What to do:
1. Which sentences in the Welfare Applicants piece are phrased as questions? List each one.
2. Reproduce a passage from the Welfare Applicants piece, beginning at the words "5. I am glad" and ending after "he was born.".

Excerpted passage:
▶
Welfare Applicants

(These are supposedly sentences taken from actual letters received by local Welfare Departments from applicants for support. They made the rounds a few years ago. I have no proof that these are real, but they are pretty funny.)
  1. I am forwarding my marriage certificate and six children. I have 7, but one was Baptized on a half sheet of paper.
  2. I am writing to the Welfare Department to say that my baby was born two years old. When do I get my money?
  3. Mrs. Jones has not had any clothes for a year and has been visited by the clergy regularly.
  4. I cannot get sick pay. I have 6 children. Can you tell me why?
  5. I am glad to report that my husband who was missing, is dead.
  6. This is my eighth child. What are you going to do about it?
  7. Please find for certain if my husband is dead. The man I now live with can't eat or do anything until he knows.
  8. I am very much annoyed to find that you have branded my son as illiterate. This is a dirty lie as I was married a week before he was born.
  9. In answer to your letter, I have given birth to a boy weighing ten pounds. I hope this is satisfactory.
  10. I am forwarding my marriage certificate and three children, one of which is a mistake as you can see.
  11. My husband got his project cut off two weeks ago and I haven't had any relief since.
◀
Given data:
▶
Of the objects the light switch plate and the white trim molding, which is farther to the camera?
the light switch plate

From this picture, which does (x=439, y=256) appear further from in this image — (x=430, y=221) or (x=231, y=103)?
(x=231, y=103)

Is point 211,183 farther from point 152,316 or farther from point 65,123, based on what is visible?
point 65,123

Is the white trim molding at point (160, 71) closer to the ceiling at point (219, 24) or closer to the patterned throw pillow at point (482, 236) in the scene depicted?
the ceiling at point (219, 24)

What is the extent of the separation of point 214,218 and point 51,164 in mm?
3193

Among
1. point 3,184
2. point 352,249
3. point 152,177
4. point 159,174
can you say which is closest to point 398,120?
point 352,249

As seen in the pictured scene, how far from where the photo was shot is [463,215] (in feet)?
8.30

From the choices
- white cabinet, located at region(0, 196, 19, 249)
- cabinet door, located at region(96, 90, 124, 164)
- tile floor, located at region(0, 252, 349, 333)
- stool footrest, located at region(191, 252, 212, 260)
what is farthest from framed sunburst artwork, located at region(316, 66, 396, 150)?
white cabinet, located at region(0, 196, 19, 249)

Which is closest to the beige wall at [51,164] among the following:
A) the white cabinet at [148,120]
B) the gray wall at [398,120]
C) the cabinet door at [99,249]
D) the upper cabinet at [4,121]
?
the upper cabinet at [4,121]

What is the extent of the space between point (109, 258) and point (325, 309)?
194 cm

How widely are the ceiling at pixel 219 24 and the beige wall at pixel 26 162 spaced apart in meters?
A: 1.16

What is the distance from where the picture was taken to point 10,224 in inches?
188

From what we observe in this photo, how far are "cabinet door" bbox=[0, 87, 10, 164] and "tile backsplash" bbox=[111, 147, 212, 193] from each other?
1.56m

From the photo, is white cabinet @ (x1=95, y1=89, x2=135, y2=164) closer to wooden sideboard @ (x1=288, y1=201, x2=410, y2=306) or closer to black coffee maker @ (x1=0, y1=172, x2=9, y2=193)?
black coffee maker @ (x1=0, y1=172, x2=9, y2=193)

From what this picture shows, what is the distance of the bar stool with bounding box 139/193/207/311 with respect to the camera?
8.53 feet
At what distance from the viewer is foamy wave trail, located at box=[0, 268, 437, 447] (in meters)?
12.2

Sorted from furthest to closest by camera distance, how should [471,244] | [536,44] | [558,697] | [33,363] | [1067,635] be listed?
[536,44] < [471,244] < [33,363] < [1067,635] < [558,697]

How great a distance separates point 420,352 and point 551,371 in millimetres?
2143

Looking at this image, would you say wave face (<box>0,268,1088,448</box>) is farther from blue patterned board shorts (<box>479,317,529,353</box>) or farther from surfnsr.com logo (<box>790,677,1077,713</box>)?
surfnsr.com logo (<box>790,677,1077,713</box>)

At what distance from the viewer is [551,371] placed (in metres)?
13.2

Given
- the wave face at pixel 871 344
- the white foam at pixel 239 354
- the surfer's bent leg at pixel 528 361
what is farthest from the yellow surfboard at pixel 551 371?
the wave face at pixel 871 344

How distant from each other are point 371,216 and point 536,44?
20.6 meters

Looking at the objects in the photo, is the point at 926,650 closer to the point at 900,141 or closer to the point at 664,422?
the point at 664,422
◀
Outputs for the tasks:
1.
- When do I get my money?
- Can you tell me why?
- What are you going to do about it?

2.
5. I am glad to report that my husband who was missing, is dead.
  6. This is my eighth child. What are you going to do about it?
  7. Please find for certain if my husband is dead. The man I now live with can't eat or do anything until he knows.
  8. I am very much annoyed to find that you have branded my son as illiterate. This is a dirty lie as I was married a week before he was born.